The Pitch: Think teen dance movie where Missy and her swimmer pals have to team up to save the community swim center from an Australian real estate developer. Throw in a few dance numbers and you've got a hit.
The Stars: Emma Stone's megawatt smile can almost do justice to Missy's big ol' grin. Chris O'Dowd should play the Aussie developer because he's everywhere right now. And, of course, an obvious cameo by Missy Franklin fan Justin Bieber would round things out nicely.
The Director: Jon M. Chu (Step Up 2: The Streets, Step Up 3D)
3. Women's Doubles Badminton Scandal: The Disqualified
In one of the 2012 Games darker moments, boos rang out in London when two sets of Women's Doubles Badminton teams deliberately attempted to lose their matches. They were looking to exploit a loop hole in the tournament's round-robin format that allowed the lower-placed team to face an easier opponent. It might have worked, too, if only the two South Korean teams, the Chinese team, and the Indonesian team were any good at losing. Instead, they made a mockery of the Olympic spirit, and the Badminton World Federation tossed all four squads from the tourney — a draconian but ultimately proper punishment.
The Pitch: As funny as this bizarre Olympic episode was to watch, no one can take more than a few minutes of such pathetic play at a time. So it makes sense that this story be told in flashback, through the thrilling guise of a courtroom drama. A plucky young prosecutor going head to head with a brilliant defense attorney who has been spending more time hitting the bottle than the law books could keep the audience in suspense all the way to the, um, verdict. Throw in an action-packed subplot involving shuttlecocks — with high intensity cutaways in the third act — and a box-office winner (about purposely losing) could be born.

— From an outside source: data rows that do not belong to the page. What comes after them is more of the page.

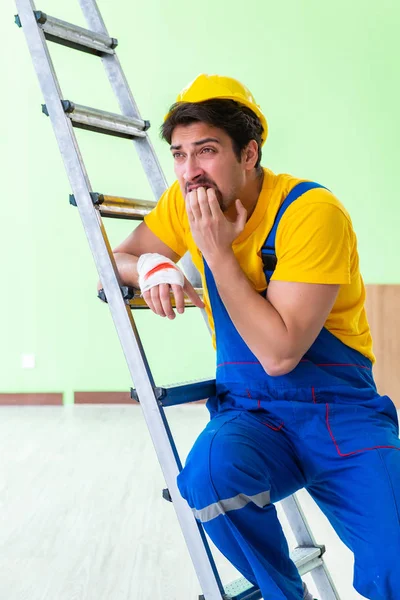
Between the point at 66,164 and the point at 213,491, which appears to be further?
the point at 66,164

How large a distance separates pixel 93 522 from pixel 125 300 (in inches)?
59.6

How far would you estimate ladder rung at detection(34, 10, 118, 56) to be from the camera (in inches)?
76.0

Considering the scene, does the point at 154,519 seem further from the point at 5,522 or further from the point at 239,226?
the point at 239,226

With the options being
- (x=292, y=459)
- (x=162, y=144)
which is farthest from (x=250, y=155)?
(x=162, y=144)

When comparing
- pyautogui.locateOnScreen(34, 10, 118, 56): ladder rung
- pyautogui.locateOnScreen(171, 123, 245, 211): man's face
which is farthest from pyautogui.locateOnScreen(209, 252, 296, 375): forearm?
pyautogui.locateOnScreen(34, 10, 118, 56): ladder rung

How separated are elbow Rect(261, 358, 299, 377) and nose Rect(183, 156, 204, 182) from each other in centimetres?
46

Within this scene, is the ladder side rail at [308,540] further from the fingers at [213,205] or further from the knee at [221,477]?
the fingers at [213,205]

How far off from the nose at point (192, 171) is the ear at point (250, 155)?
0.15m

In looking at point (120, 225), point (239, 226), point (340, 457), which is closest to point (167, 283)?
point (239, 226)

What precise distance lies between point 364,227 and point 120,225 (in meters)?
1.74

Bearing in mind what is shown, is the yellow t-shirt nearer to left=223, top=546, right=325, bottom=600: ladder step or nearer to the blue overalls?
the blue overalls

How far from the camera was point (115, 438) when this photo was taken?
14.6ft

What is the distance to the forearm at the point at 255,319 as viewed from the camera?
1.66m

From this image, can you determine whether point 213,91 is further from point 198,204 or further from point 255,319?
point 255,319
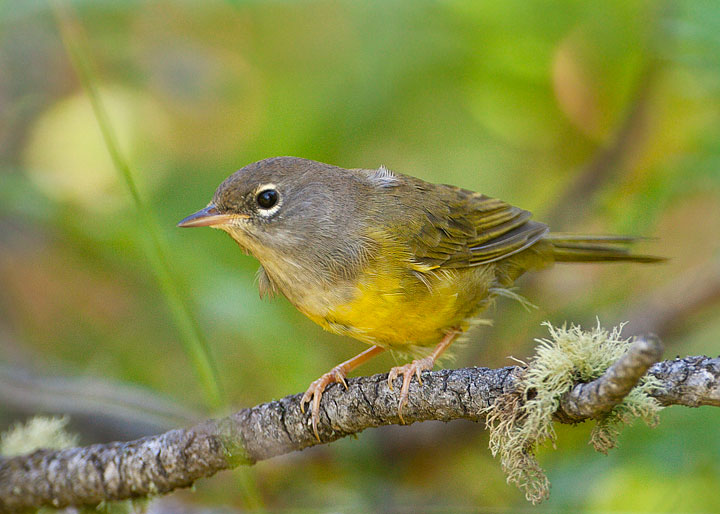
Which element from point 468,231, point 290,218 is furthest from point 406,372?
point 468,231

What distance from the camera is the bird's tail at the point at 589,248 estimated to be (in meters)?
4.57

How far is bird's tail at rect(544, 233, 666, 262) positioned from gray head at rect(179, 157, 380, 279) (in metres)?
1.47

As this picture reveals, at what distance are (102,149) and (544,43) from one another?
3.87 m

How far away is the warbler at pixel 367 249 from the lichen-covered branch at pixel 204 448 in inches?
6.8

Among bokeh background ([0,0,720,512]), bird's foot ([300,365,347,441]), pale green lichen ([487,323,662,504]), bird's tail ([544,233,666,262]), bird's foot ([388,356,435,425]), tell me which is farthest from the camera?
bokeh background ([0,0,720,512])

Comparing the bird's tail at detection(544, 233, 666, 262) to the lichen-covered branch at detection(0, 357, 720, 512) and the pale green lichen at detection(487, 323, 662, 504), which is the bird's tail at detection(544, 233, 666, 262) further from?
the pale green lichen at detection(487, 323, 662, 504)

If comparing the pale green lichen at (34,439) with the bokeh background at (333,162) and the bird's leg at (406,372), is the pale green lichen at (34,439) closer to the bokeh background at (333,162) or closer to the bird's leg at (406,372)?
the bokeh background at (333,162)

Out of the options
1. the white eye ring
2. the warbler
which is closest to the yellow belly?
the warbler

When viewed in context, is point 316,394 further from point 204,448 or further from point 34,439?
point 34,439

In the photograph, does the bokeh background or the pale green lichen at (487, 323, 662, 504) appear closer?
the pale green lichen at (487, 323, 662, 504)

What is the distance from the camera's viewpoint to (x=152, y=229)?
3.01m

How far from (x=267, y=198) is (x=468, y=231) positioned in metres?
1.33

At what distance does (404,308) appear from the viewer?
3697mm

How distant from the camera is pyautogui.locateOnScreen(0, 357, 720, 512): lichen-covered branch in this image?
111 inches
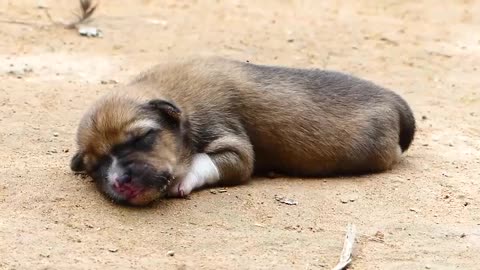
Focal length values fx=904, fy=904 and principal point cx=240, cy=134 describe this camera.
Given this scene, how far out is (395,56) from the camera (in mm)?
12445

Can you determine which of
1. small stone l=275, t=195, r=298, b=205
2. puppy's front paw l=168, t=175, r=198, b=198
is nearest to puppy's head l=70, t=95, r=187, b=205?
puppy's front paw l=168, t=175, r=198, b=198

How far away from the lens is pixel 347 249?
5.94 meters

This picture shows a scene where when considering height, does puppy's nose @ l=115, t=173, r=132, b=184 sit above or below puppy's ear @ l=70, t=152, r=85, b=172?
above

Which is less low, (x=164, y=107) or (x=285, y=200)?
(x=164, y=107)

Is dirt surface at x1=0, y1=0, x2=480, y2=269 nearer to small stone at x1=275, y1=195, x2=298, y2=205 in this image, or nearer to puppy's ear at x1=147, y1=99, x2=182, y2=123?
small stone at x1=275, y1=195, x2=298, y2=205

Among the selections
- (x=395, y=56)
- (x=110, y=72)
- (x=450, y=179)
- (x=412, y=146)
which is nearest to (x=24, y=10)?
(x=110, y=72)

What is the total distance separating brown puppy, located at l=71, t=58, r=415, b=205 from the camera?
21.8ft

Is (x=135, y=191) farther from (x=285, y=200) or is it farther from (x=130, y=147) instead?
(x=285, y=200)

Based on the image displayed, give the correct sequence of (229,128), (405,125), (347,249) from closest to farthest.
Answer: (347,249) < (229,128) < (405,125)

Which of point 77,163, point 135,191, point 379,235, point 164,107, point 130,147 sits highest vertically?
point 164,107

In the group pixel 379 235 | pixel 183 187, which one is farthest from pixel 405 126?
pixel 183 187

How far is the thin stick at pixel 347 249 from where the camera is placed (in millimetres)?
5711

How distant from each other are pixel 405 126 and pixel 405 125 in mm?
12

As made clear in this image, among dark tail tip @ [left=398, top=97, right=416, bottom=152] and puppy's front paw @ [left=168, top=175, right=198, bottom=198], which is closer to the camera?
puppy's front paw @ [left=168, top=175, right=198, bottom=198]
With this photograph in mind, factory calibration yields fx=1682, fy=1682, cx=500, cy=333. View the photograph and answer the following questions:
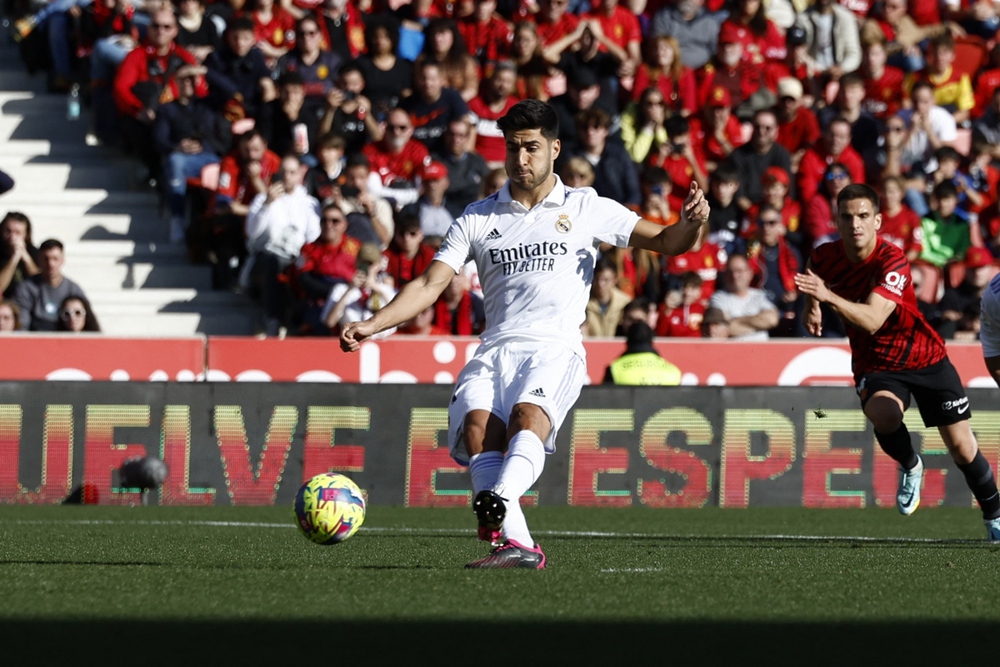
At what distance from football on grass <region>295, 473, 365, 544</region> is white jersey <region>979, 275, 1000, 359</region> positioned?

The Stars: Amy Adams as the plucky prosecutor alongside Matthew McConaughey as the down on his luck defenseman could help bring in the female audience as well.
The Director: Alexander Payne (The Descendants)
2. The U.S. Women's Soccer Team's Defeat of Canada: Up...And In!
In what's being called the most incredible head-to-head team event of these Olympic games, the USA women's soccer team fell behind three times to Canada, only to emerge victorious in overtime. A stoppage time header by young superstar Alex Morgan just barely sailed over the outstretched fingers of Canadian goal keeper Erin McLeod to win the match for the US and save the team from a decisive penalty shoot out (which cost them the World Cup against Japan last summer). On Thursday, the U.S. women got their rematch with Japan and payback with a gold-medal win.
The Pitch: As most soccer fans know, it's really tough to get Americans to go to a soccer movie. (We're still waiting for a worthy third entry in the Goal series; that travesty they named Goal 3 does not count). As a result, we're going to have to think outside the box on this one. Since movie audiences do seem eager to watch cute animated talking animals do just about anything, Pixar should get on board to make the first CGI animated Olympic movie. The Chinese could be portrayed as pandas, the Japanese as tanukis, the Canadians as moose and, well, the Americans would all be foxes.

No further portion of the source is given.